Take the case of 67-year-old Ritu Sharma. She experienced chest pain while walking, which eased on sitting down. This is seen as a classic heart symptom. Angiography confirmed blocked arteries for which she underwent angioplasty and returned home expecting relief from the distressing pain. Instead, the pain stayed. She went back to her cardiologist and was told, “It’s nothing. You are simply stressing too much.” Soon, her family told her the same thing, 'don’t take stress, it will be fine.' Today, two years later, the pain is exactly how it was before surgery.Or 21-year-old Simran Shukla, who approached a gynecologist in Noida for painful periods. The doctor laughed and told her painful periods are normal. She even joked that pregnancy would
solve her problem. Simran left humiliated and unheard and two years later, another doctor finally listened and diagnosed her with endometriosis. Her pain was never normal, it was only ignored. Add weight to the equation and the dismissal becomes almost automatic. If you are overweight, many symptoms like fatigue, pain, breathlessness, joint issues are reduced to a six-word prescription: lose weight and everything will improve. Tests don’t show anything? Then it must be stress or lifestyle or overthinking.This experience has a name now: medical gaslighting. Broadly, medical gaslighting happens when healthcare professionals dismiss, minimise or psychologise a patient’s symptoms without adequate investigation. And while it can happen to anyone, studies repeatedly show that women experience it far more often. Women’s symptoms are more likely to be blamed on stress, anxiety, weight, hormones, or low pain tolerance. The uncomfortable truth behind this is that medical research has historically prioritised male bodies, leaving women under-studied and under-diagnosed.To be fair, doctors will tell you this isn’t always negligence. OPDs are overcrowded and some patients do imagine illnesses due to anxiety. They are convinced something is wrong despite normal reports. And many doctors feel that at this time, reassurance is sometimes necessary. But even doctors admit this: if a patient keeps returning with the same unresolved complaint, it deserves a deeper dive not dismissal. Because the sad reality is that many serious illnesses don’t scream in the early stages. They show up as vague pain, persistent discomfort or a gut feeling that something isn’t right. I remember visiting a cancer care hospital in Lajpat Nagar in 2018. In the chemotherapy ward, I met a senior couple. The husband lay on the bed receiving IV medication while the wife stood quietly by his side. She told me there were no dramatic warning signs. He just felt something was wrong. Every visit to ECHS ended the same way, "Mishra, you are fine, it’s in your mind." Eventually, he went to a private hospital and his instinct saved his life. He was diagnosed with cancer and immediately began treatment. What stayed with me was her quiet disbelief how he knew and why no one listened.

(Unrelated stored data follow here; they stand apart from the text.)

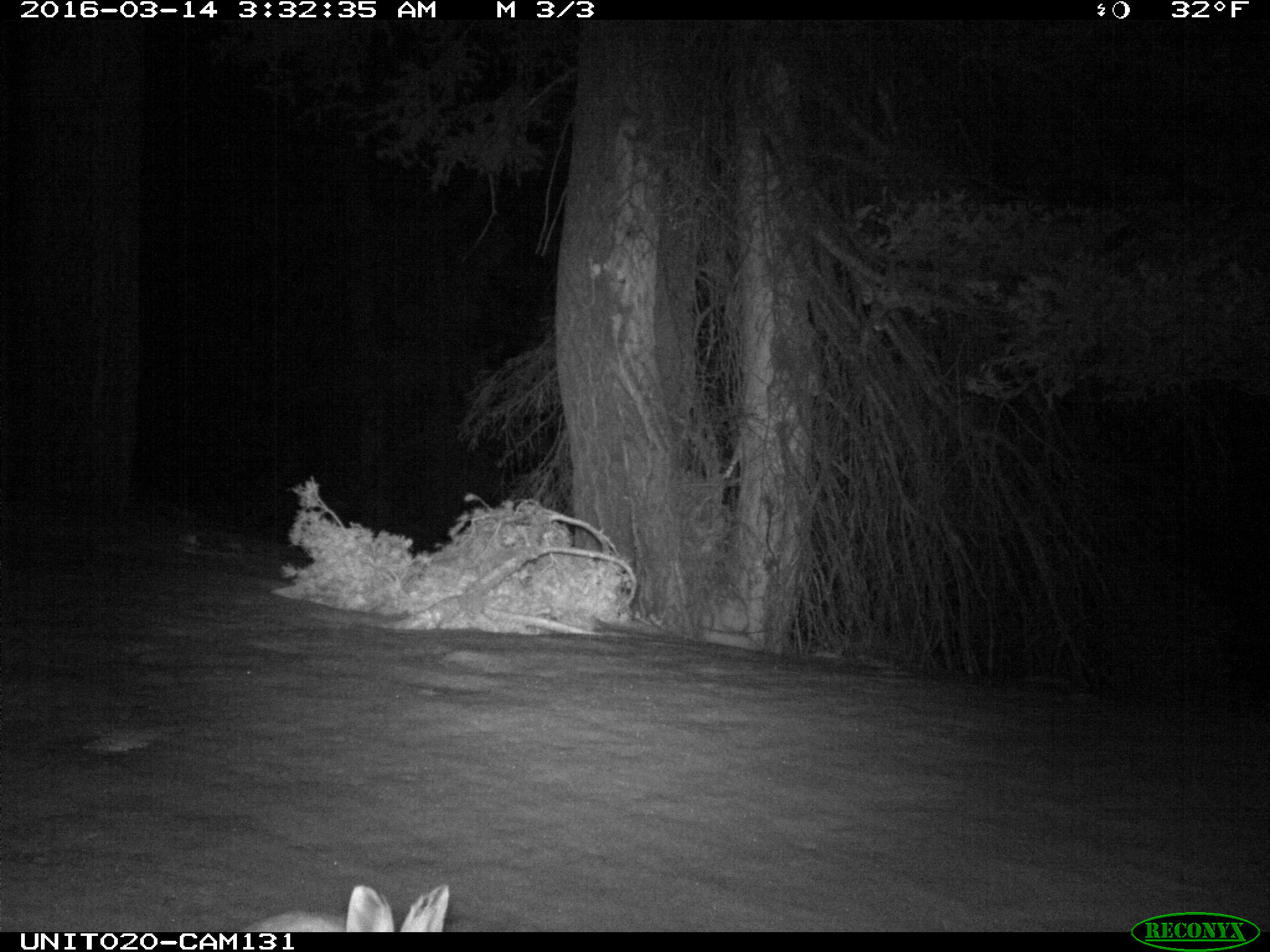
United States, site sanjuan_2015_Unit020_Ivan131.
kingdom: Animalia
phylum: Chordata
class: Mammalia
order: Lagomorpha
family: Leporidae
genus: Lepus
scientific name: Lepus americanus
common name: snowshoe hare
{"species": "Lepus americanus (snowshoe hare)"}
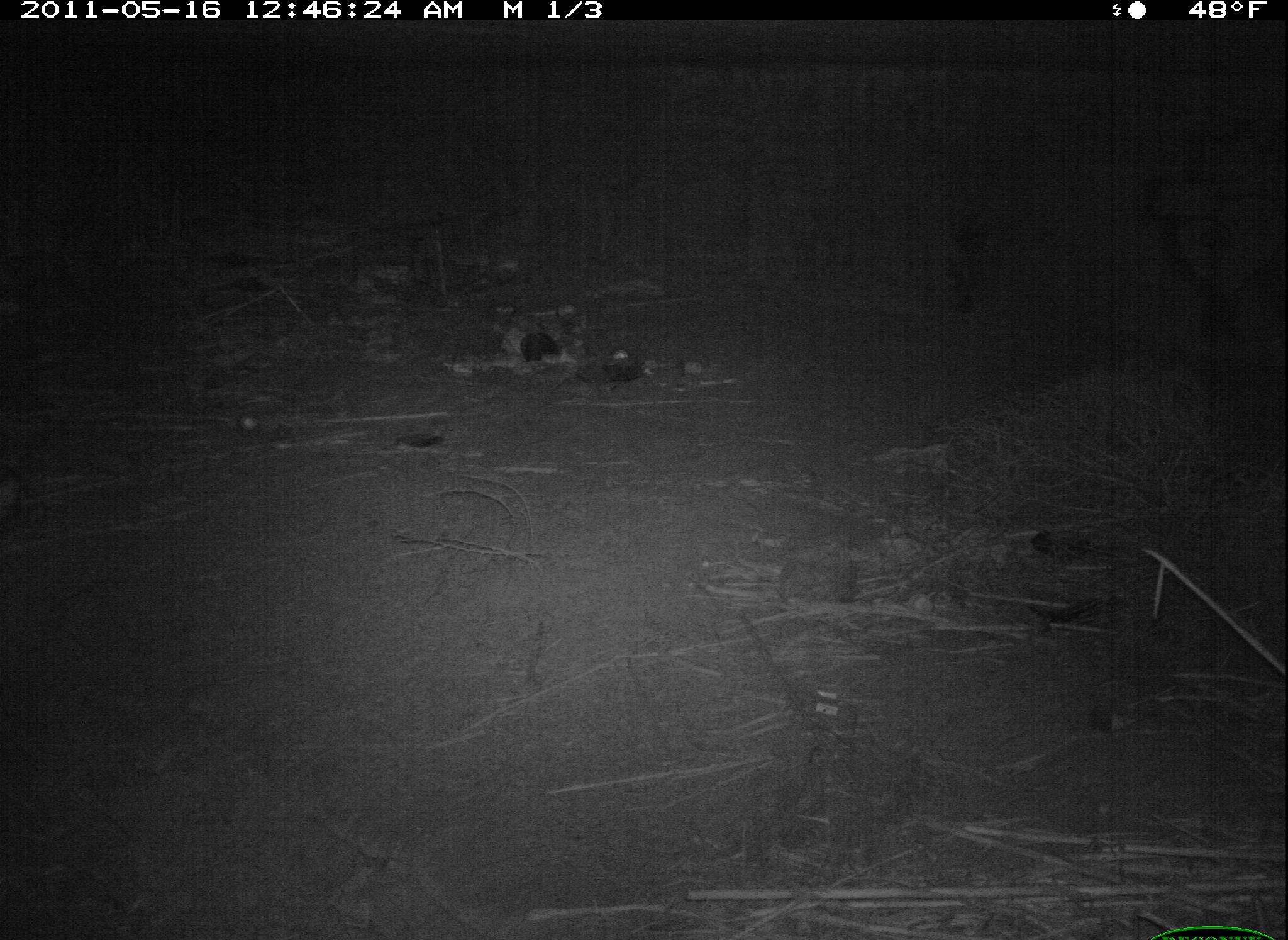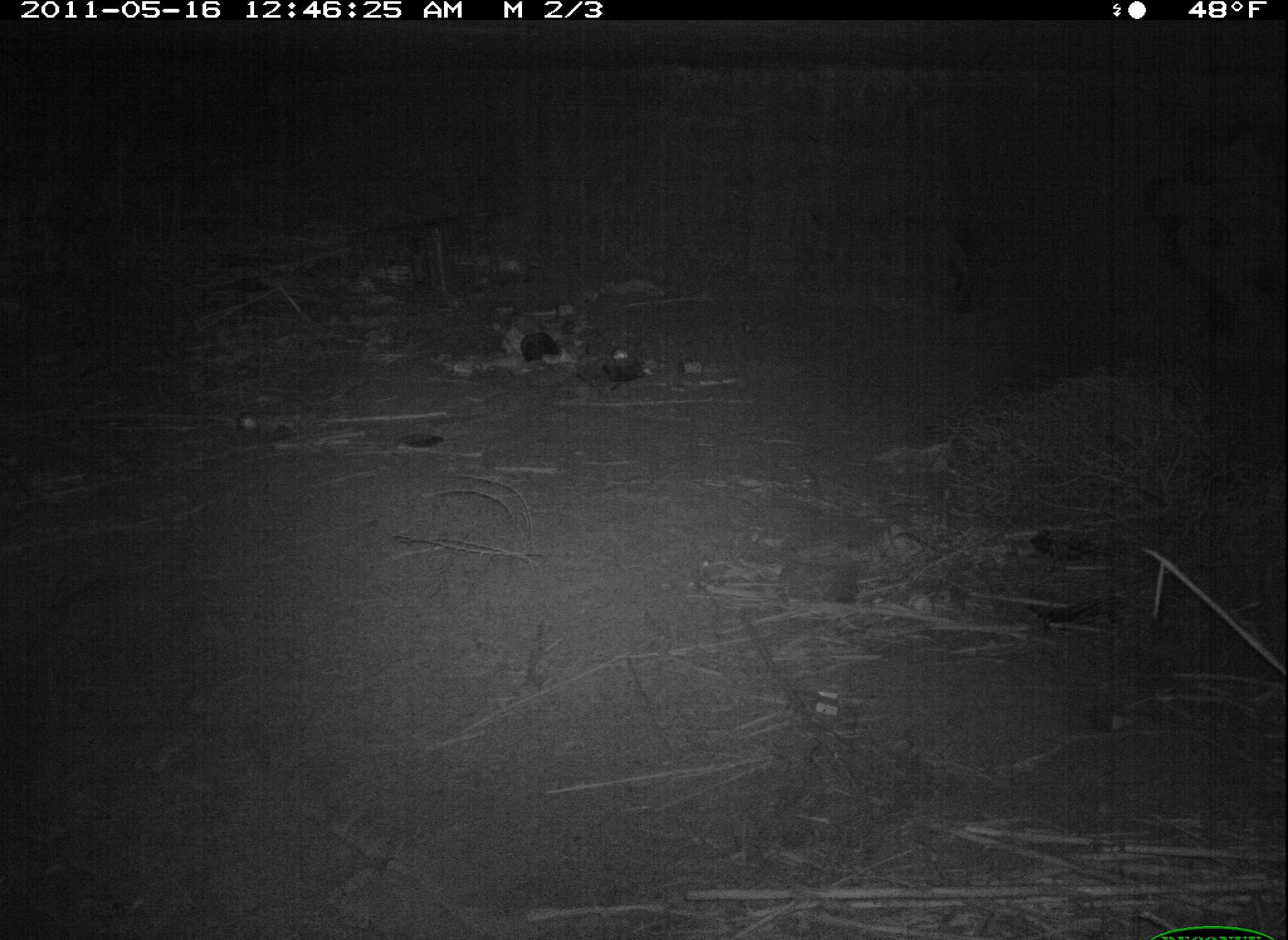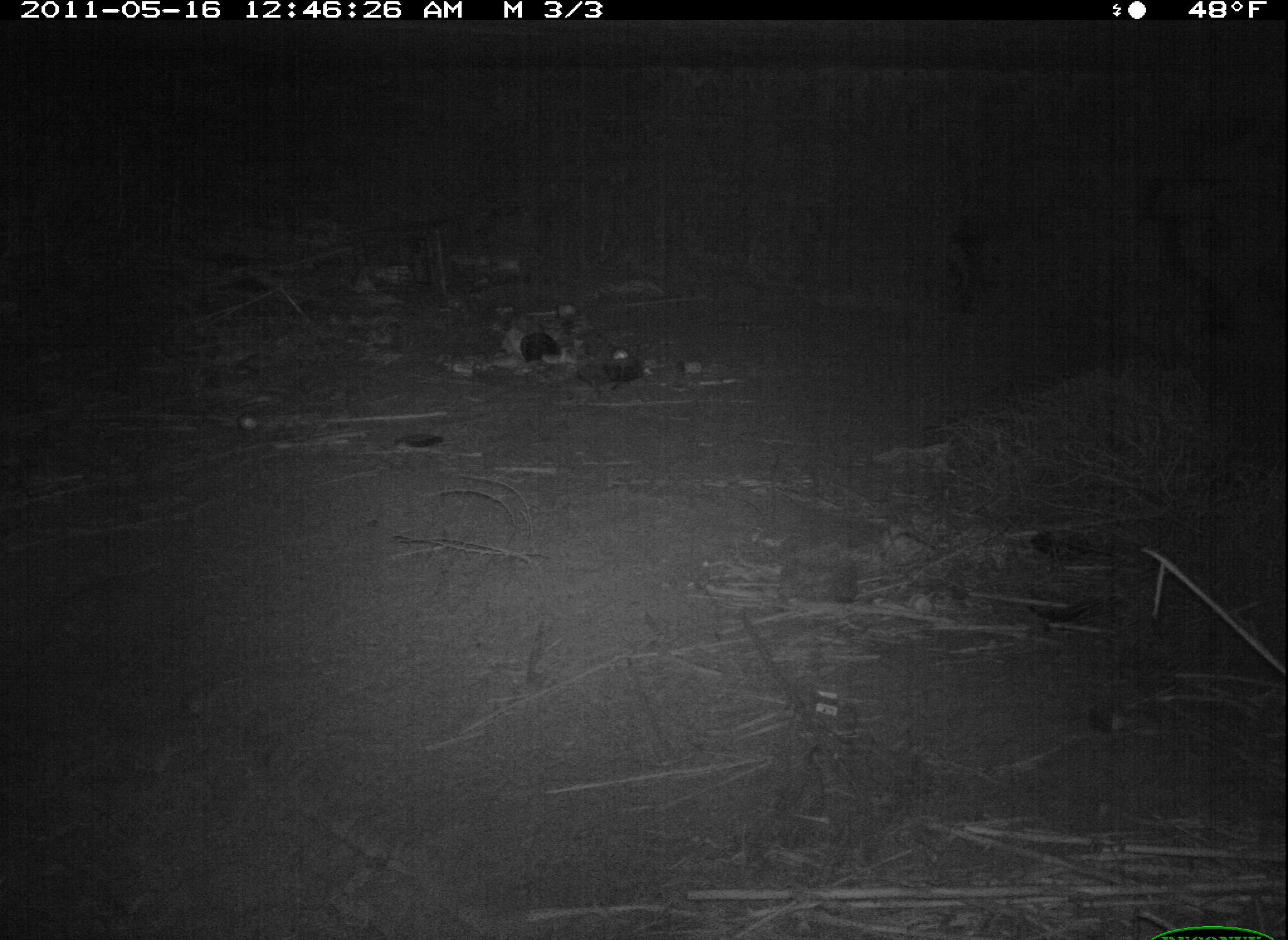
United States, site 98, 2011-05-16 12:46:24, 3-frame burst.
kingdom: Animalia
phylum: Chordata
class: Mammalia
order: Didelphimorphia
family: Didelphidae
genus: Didelphis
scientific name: Didelphis virginiana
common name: virginia opossum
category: opossum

- Trust patterns not reassurances. If a symptom persists or worsens, it deserves attention.
- Ask questions. What has been ruled out and what hasn't? What are the next steps?
- Seek a second or even a third opinion. It’s not disrespectful only responsible.
- Document your symptoms - their duration, triggers and frequency.
- Find doctors who listen because empathy is not optional in healthcare.